● Consigne 1
Reprenez le passage de l'extrait sur la Tunisie compris entre "Les Tunisiens attendaient" et "et leur salaire." inclus, en substituant "ordonnances" à "décrets".
● Consigne 2
Énumérez les institutions de l'État tunisien nommées dans l'extrait sur la Tunisie.

── Extrait

Tunisie : la tentative d’une « dérive autoritaire » de la présidence

Près de deux mois après s’être arrogé les pleins pouvoirs en instaurant un régime d’exception, le président tunisien Kaïs Saïed a pris, mercredi, des dispositions exceptionnelles qui écartent le gouvernement et le Parlement et renforcent la présidence.

Les Tunisiens attendaient depuis mi-juillet la feuille de route de leur président. Une partie leur a été donné mercredi soir. Le président Kaïs Saïed a promulgué des dispositions renforçant ses pouvoirs avec lesquelles il s’attribue le droit de légiférer par décrets. Aucun changement pour le parlement tunisien, gelé depuis huit semaines mais désormais les députés perdent aussi leur immunité et leur salaire.

────
── Données fournies

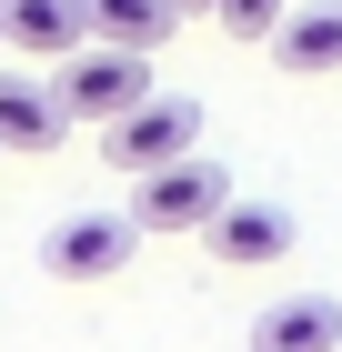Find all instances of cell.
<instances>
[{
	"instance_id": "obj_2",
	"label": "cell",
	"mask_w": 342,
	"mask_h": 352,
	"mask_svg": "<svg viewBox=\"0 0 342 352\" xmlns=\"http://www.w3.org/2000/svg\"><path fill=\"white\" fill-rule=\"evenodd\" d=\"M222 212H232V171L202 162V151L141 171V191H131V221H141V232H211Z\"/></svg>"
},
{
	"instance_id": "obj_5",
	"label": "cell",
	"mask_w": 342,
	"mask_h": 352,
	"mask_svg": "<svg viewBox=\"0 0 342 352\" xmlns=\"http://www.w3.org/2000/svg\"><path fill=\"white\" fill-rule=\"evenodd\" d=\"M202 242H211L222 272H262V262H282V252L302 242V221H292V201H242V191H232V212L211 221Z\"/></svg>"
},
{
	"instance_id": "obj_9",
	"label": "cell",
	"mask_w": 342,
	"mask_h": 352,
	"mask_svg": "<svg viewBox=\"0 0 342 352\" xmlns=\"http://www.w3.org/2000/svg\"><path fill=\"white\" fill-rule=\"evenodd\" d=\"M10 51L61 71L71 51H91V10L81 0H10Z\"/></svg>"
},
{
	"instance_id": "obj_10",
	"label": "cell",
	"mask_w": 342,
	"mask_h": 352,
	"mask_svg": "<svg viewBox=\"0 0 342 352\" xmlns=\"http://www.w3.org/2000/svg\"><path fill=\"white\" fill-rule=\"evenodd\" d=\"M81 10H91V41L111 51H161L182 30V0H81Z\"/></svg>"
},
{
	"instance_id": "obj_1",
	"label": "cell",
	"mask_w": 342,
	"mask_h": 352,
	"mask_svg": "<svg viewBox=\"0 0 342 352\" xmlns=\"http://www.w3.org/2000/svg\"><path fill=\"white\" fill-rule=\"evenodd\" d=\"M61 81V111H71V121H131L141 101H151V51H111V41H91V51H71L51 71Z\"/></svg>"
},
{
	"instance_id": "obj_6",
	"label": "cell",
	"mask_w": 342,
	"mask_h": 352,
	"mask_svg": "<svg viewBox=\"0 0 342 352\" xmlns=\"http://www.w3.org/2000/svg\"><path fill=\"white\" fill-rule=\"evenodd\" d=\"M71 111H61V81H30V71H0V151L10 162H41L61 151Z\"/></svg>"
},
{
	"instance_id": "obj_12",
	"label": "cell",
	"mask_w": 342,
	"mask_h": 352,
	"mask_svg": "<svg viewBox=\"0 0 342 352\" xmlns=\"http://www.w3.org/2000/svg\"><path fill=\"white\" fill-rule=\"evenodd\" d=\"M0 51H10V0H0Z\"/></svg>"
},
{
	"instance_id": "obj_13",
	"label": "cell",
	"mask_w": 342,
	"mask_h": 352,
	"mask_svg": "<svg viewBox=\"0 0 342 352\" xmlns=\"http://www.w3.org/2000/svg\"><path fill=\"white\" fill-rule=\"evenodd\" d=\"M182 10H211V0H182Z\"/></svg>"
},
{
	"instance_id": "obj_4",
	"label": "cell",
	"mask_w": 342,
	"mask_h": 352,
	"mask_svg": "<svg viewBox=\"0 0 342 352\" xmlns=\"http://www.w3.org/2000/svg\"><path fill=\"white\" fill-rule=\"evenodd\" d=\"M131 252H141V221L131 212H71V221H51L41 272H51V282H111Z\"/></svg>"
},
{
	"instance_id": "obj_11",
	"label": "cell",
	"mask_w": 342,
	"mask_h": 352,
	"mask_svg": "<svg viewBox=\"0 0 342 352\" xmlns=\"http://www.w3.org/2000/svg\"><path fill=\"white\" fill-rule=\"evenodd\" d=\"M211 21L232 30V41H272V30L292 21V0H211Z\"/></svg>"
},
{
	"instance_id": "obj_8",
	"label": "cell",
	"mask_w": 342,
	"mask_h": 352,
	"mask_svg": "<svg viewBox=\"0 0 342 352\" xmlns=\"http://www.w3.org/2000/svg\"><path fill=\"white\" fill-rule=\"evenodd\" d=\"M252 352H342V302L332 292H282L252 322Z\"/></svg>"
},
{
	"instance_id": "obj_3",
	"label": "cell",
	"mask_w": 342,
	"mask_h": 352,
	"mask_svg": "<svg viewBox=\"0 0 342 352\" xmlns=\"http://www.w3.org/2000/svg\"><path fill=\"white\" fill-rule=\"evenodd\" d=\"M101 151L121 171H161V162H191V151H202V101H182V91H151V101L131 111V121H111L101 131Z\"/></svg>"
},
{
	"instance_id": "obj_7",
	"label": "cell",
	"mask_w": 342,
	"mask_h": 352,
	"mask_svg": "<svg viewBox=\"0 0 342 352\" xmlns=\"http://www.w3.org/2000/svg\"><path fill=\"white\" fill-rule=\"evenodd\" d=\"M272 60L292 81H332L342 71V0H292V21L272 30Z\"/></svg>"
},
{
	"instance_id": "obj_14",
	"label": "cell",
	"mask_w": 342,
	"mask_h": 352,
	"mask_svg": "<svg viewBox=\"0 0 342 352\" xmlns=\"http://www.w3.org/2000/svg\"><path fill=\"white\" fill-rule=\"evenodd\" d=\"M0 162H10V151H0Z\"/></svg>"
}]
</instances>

────

● Réponse 1
Les Tunisiens attendaient depuis mi-juillet la feuille de route de leur président. Une partie leur a été donné mercredi soir. Le président Kaïs Saïed a promulgué des dispositions renforçant ses pouvoirs avec lesquelles il s’attribue le droit de légiférer par ordonnances. Aucun changement pour le parlement tunisien, gelé depuis huit semaines mais désormais les députés perdent aussi leur immunité et leur salaire.

● Réponse 2
- la présidence
- le gouvernement
- le Parlement